High-performance Python client for d-vecDB vector database with WAL corruption protection and GPU acceleration support

These details have not been verified by PyPI

Project links

Project description

d-vecDB Python Client

A comprehensive Python client library for d-vecDB, providing both synchronous and asynchronous interfaces for vector database operations.

🚀 Features

Multi-Protocol Support

REST API via HTTP/HTTPS with connection pooling
gRPC for high-performance binary protocol communication
Auto-detection with intelligent fallback

Synchronous & Asynchronous

Sync client for traditional blocking operations
Async client for high-concurrency applications
Connection pooling and concurrent batch operations

Type Safety & Validation

Pydantic models for data validation
Type hints throughout the codebase
Comprehensive error handling

Developer Experience

Intuitive API with simple and advanced methods
NumPy integration for seamless array handling
Rich documentation and examples

📊 Performance Highlights

Production Performance (October 2025)

Benchmarked on DigitalOcean 2 vCPU, 2GB RAM

Batch Size	d-vecDB	Qdrant	Status
Single (1)	315 vec/s	275 vec/s	✅ 15% FASTER
Small (10)	1,293 vec/s	1,628 vec/s	1.26x slower
Medium (100)	2,027 vec/s	3,720 vec/s	1.84x slower
Large (500)	2,262 vec/s	4,244 vec/s	1.88x slower

Key Achievement: d-vecDB beats Qdrant on single insert throughput! 🏆

Production Features

✅ WAL Corruption Protection

CRC32 checksumming for all entries
Magic number boundaries for corruption detection
Graceful recovery from crashes and partial writes
Production-grade durability

✅ Hardware Acceleration

GPU acceleration with automatic CPU fallback (10-50x speedup)
SIMD optimization (AVX2/SSE2) for 2-3x faster distance calculations
Automatic hardware detection

📦 Installation

Recommended: Install d-vecDB Python Client

# Install d-vecDB Python client
pip install d-vecdb

# Install with development dependencies
pip install d-vecdb[dev]

# Install with example dependencies
pip install d-vecdb[examples]

From Source

git clone https://github.com/rdmurugan/d-vecDB.git
cd d-vecDB/python-client
pip install -e .

🚀 Getting Started After Installation

Step 1: Build and Start the d-vecDB Server

Important: The PyPI package (pip install d-vecdb) only includes the Python client library. You need to build the server separately:

# Clone the repository and build the server
git clone https://github.com/rdmurugan/d-vecDB.git
cd d-vecDB

# Build the server (requires Rust)
cargo build --release

# Start the server
./target/release/vectordb-server --config config.toml

Step 2: Use the Python Client

Once you have a running d-vecDB server, you can use the Python client (installed via pip) to interact with it:

import numpy as np
from vectordb_client import VectorDBClient

# Connect to your d-vecDB server
client = VectorDBClient(host="localhost", port=8080)

# Create a collection
client.create_collection_simple("my_collection", 128, "cosine")

# Insert some vectors
vector = np.random.random(128)
client.insert_simple("my_collection", "vector_1", vector)

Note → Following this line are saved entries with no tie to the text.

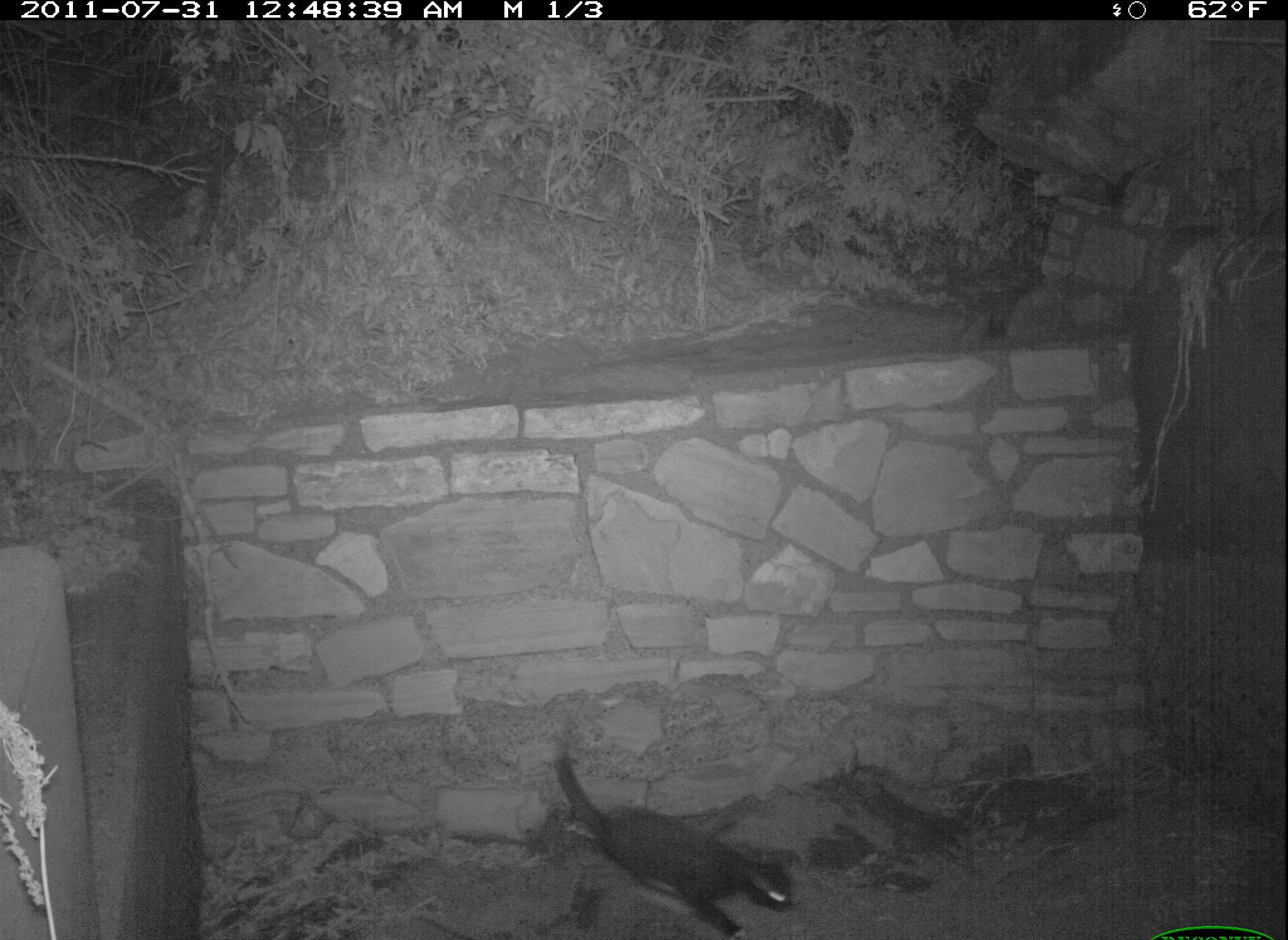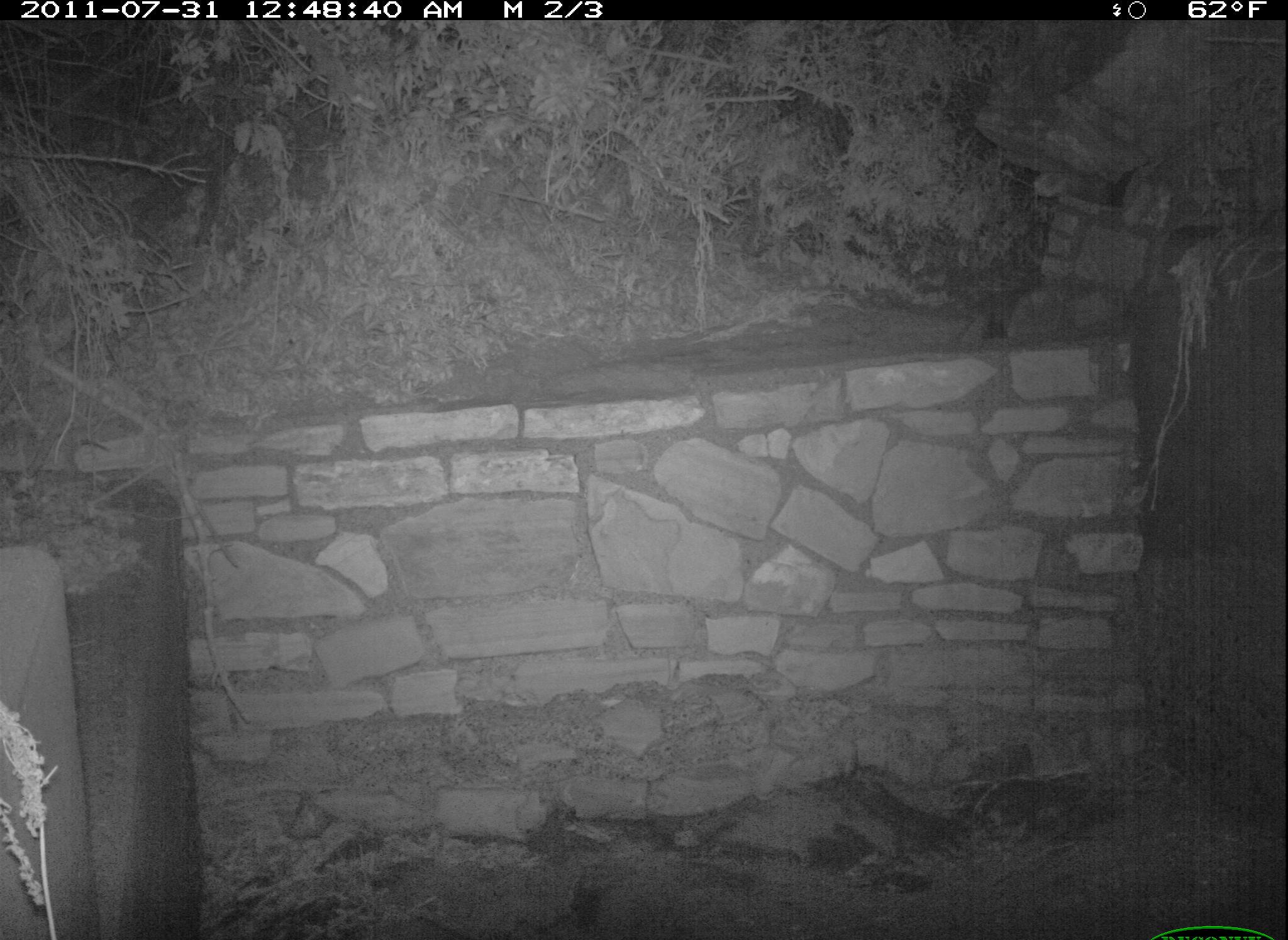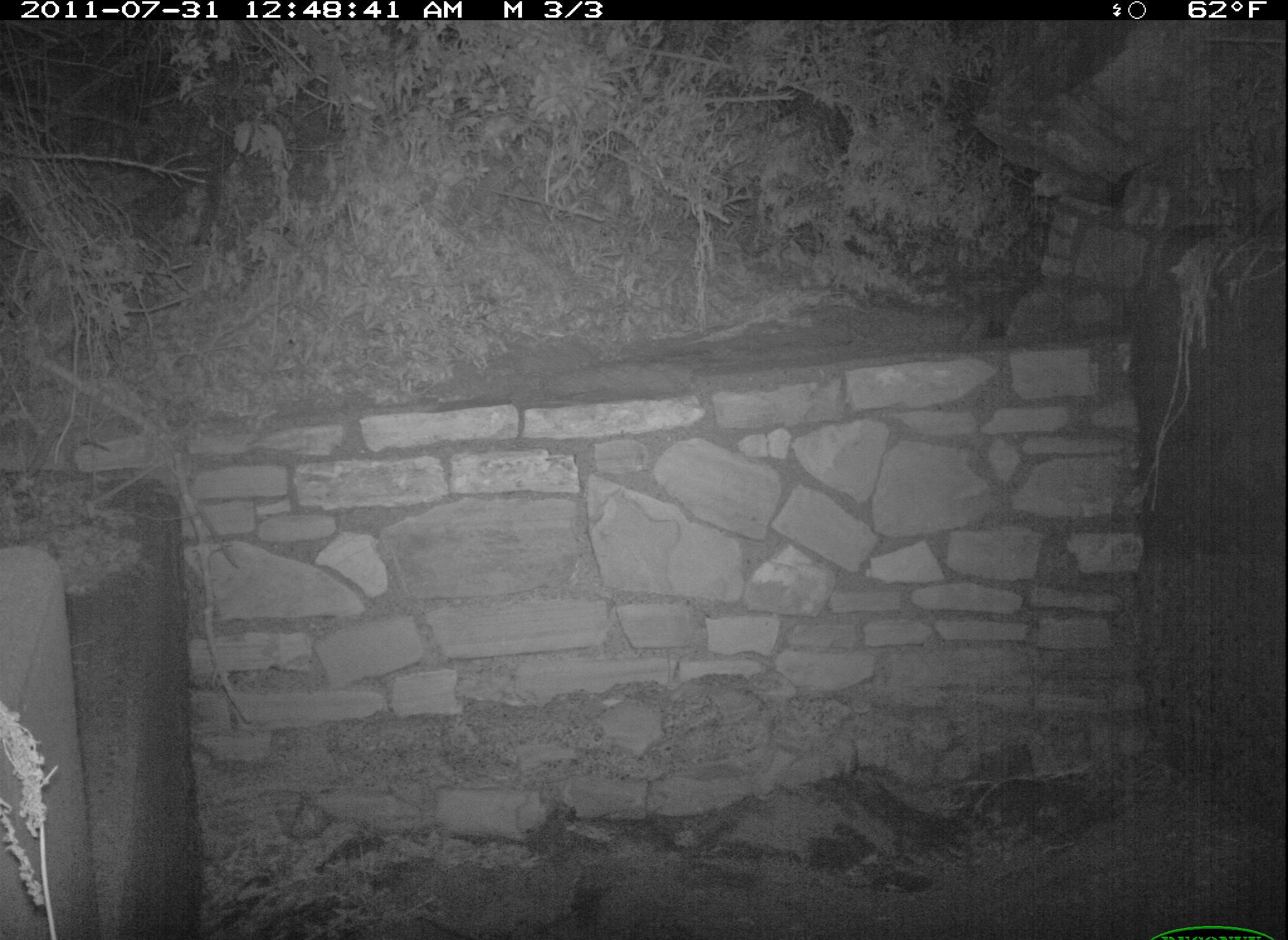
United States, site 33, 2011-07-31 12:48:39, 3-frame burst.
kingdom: Animalia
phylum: Chordata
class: Mammalia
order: Carnivora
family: Felidae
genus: Felis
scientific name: Felis catus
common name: cat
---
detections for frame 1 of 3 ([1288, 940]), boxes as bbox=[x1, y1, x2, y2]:
cat: bbox=[539, 734, 803, 940]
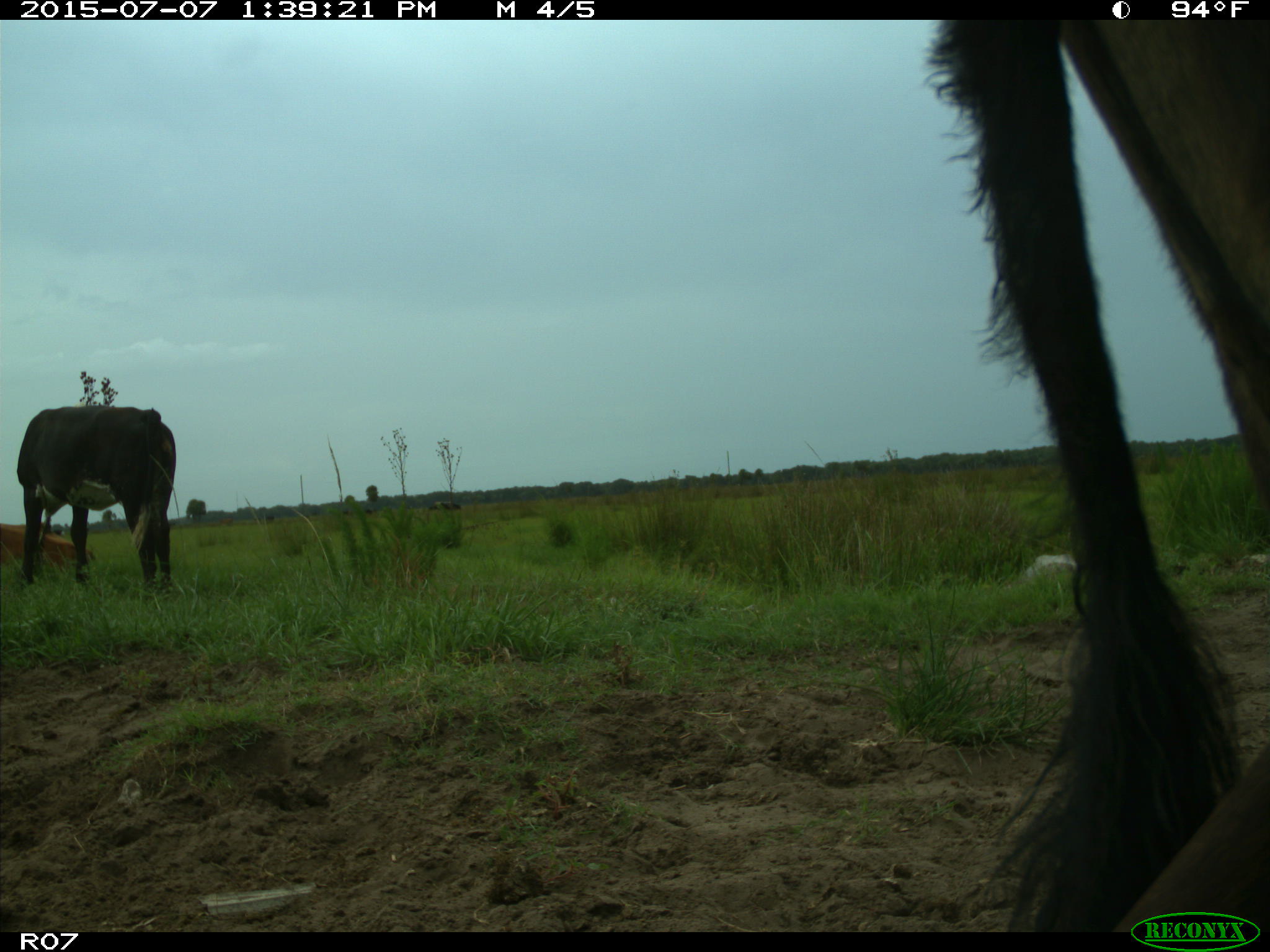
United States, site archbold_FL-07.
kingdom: Animalia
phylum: Chordata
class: Mammalia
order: Artiodactyla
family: Bovidae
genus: Bos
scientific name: Bos taurus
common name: domestic cow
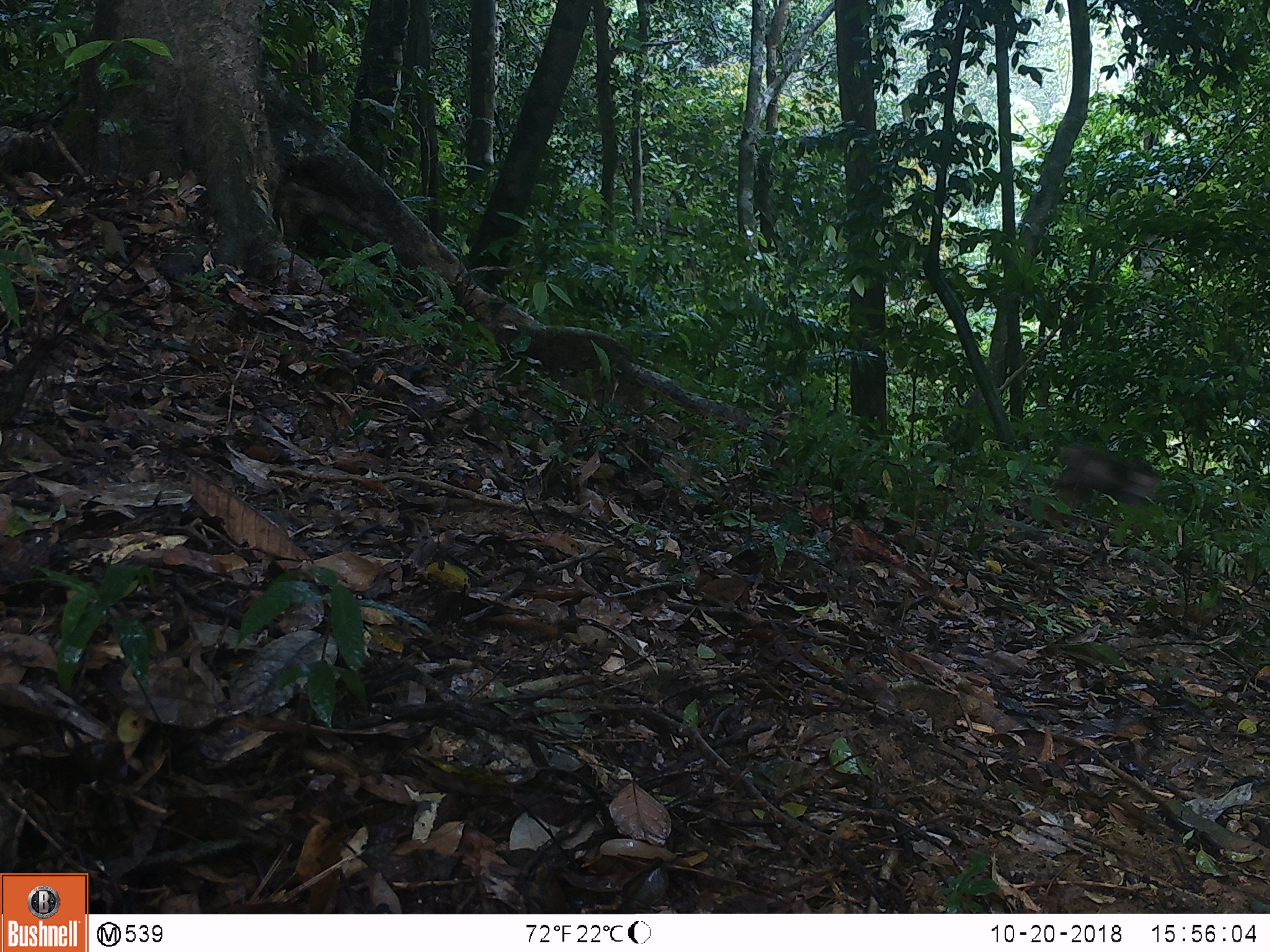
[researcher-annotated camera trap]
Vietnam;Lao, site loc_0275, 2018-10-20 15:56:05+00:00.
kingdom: Animalia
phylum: Chordata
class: Mammalia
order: Primates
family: Cercopithecidae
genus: Macaca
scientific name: Macaca arctoides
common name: stump-tailed macaque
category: stump tailed macaque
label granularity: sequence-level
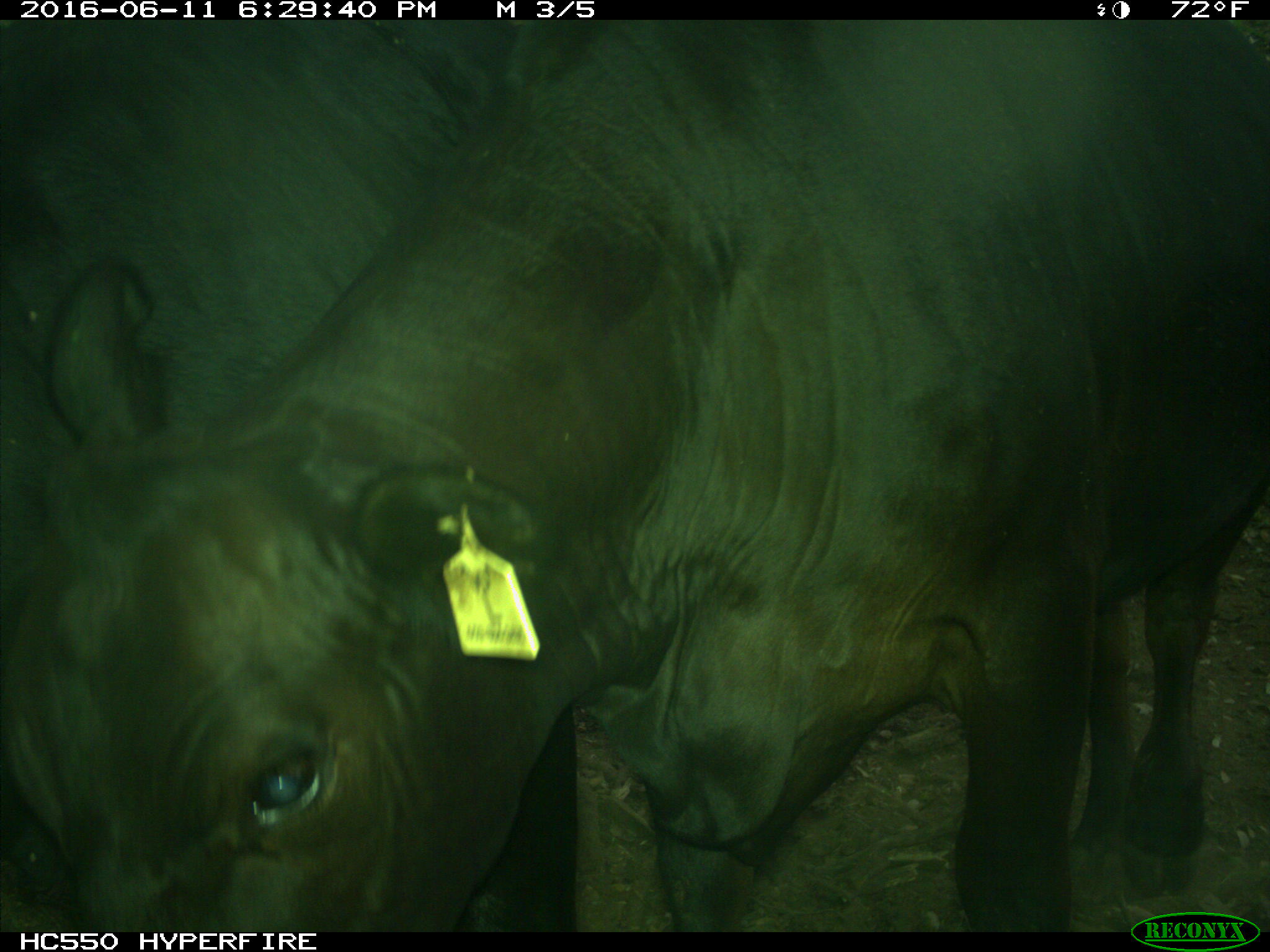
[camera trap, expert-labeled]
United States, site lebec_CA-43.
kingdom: Animalia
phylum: Chordata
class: Mammalia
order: Artiodactyla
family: Bovidae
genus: Bos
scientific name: Bos taurus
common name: domestic cow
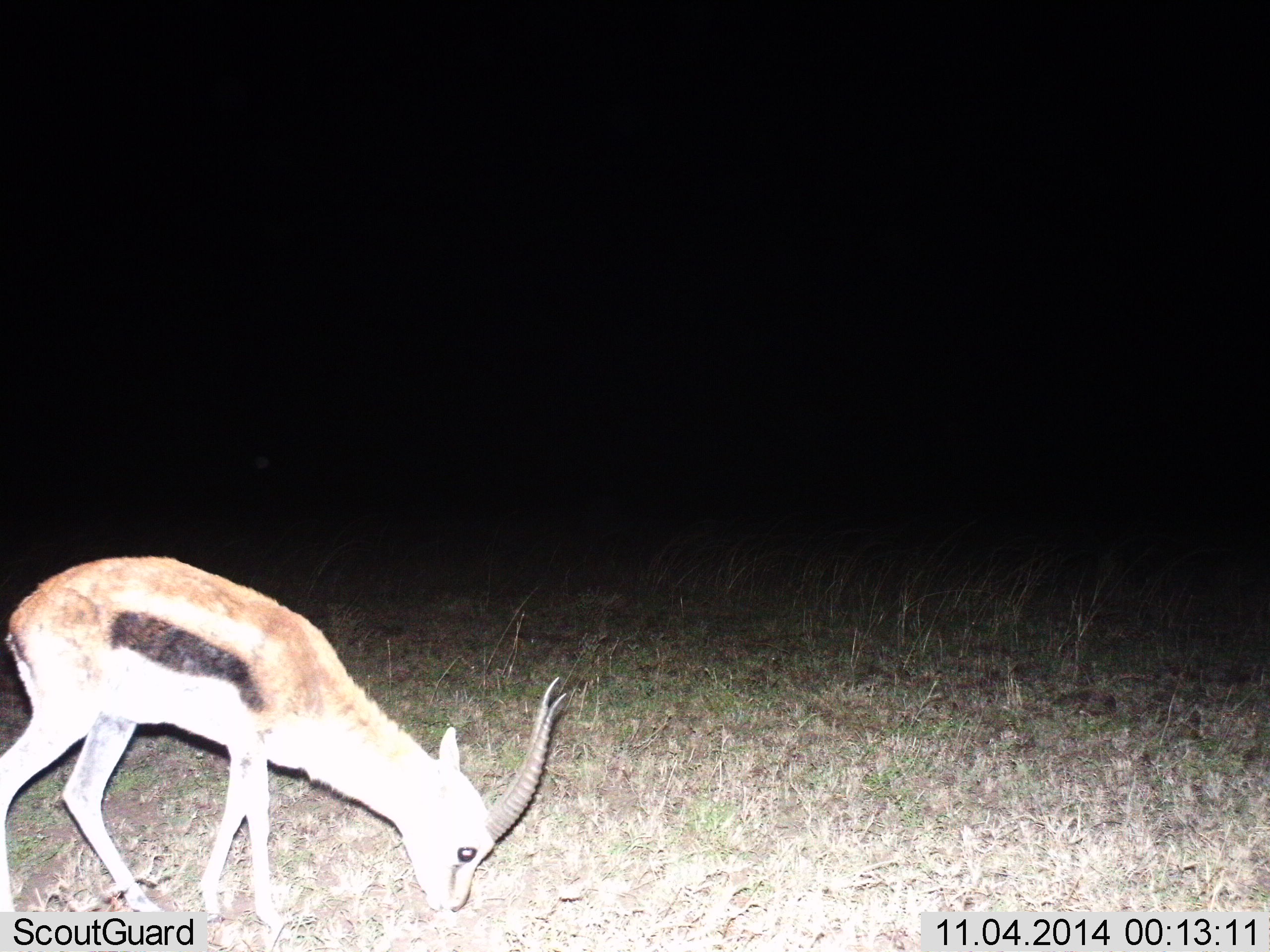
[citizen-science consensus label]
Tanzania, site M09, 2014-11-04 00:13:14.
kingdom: Animalia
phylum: Chordata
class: Mammalia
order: Artiodactyla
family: Bovidae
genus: Eudorcas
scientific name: Eudorcas thomsonii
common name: thomson's gazelle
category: gazellethomsons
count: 1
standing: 10%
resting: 0%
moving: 0%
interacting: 0%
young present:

# Search for similar vectors
query = np.random.random(128)
results = client.search_simple("my_collection", query, limit=5)

print(f"Found {len(results)} similar vectors")
for result in results:
    print(f"  - ID: {result.id}, Distance: {result.distance:.4f}")

client.close()

🏃 Quick Start

Synchronous Client

import numpy as np
from vectordb_client import VectorDBClient

# Connect to d-vecDB server
client = VectorDBClient(host="localhost", port=8080)

# Create a collection
client.create_collection_simple(
    name="documents", 
    dimension=128, 
    distance_metric="cosine"
)

# Insert vectors
vectors = np.random.random((100, 128))
for i, vector in enumerate(vectors):
    client.insert_simple(
        collection_name="documents",
        vector_id=f"doc_{i}",
        vector_data=vector,
        metadata={"title": f"Document {i}", "category": "example"}
    )

# Search for similar vectors
query_vector = np.random.random(128)
results = client.search_simple("documents", query_vector, limit=5)

for result in results:
    print(f"ID: {result.id}, Distance: {result.distance:.4f}")

# Clean up
client.close()

Asynchronous Client

import asyncio
import numpy as np
from vectordb_client import AsyncVectorDBClient

async def main():
    # Connect to d-vecDB server
    async with AsyncVectorDBClient(host="localhost", port=8080) as client:
        
        # Create collection
        await client.create_collection_simple(
            name="embeddings", 
            dimension=384, 
            distance_metric="cosine"
        )
        
        # Prepare batch data
        batch_data = [
            (f"item_{i}", np.random.random(384), {"category": "test"})
            for i in range(1000)
        ]
        
        # Concurrent batch insertion
        await client.batch_insert_concurrent(
            collection_name="embeddings",
            vectors_data=batch_data,
            batch_size=50,
            max_concurrent_batches=10
        )
        
        # Search
        query_vector = np.random.random(384)
        results = await client.search_simple("embeddings", query_vector, limit=10)
        
        print(f"Found {len(results)} similar vectors")

# Run the async example
asyncio.run(main())

📖 API Reference

Client Initialization

from vectordb_client import VectorDBClient, AsyncVectorDBClient

# Synchronous client
client = VectorDBClient(
    host="localhost",
    port=8080,              # REST port
    grpc_port=9090,         # gRPC port  
    protocol="rest",        # "rest", "grpc", or "auto"
    ssl=False,              # Use HTTPS/secure gRPC
    timeout=30.0,           # Request timeout
)

# Asynchronous client
async_client = AsyncVectorDBClient(
    host="localhost",
    port=8080,
    connection_pool_size=10,  # HTTP connection pool size
    protocol="rest",
    ssl=False,
    timeout=30.0,
)

Collection Management

from vectordb_client.types import CollectionConfig, DistanceMetric, IndexConfig

# Advanced collection configuration
config = CollectionConfig(
    name="my_collection",
    dimension=768,
    distance_metric=DistanceMetric.COSINE,
    index_config=IndexConfig(
        max_connections=32,
        ef_construction=400,
        ef_search=100,
        max_layer=16
    )
)

# Create collection
response = client.create_collection(config)

# List all collections
collections = client.list_collections()
print("Collections:", collections.collections)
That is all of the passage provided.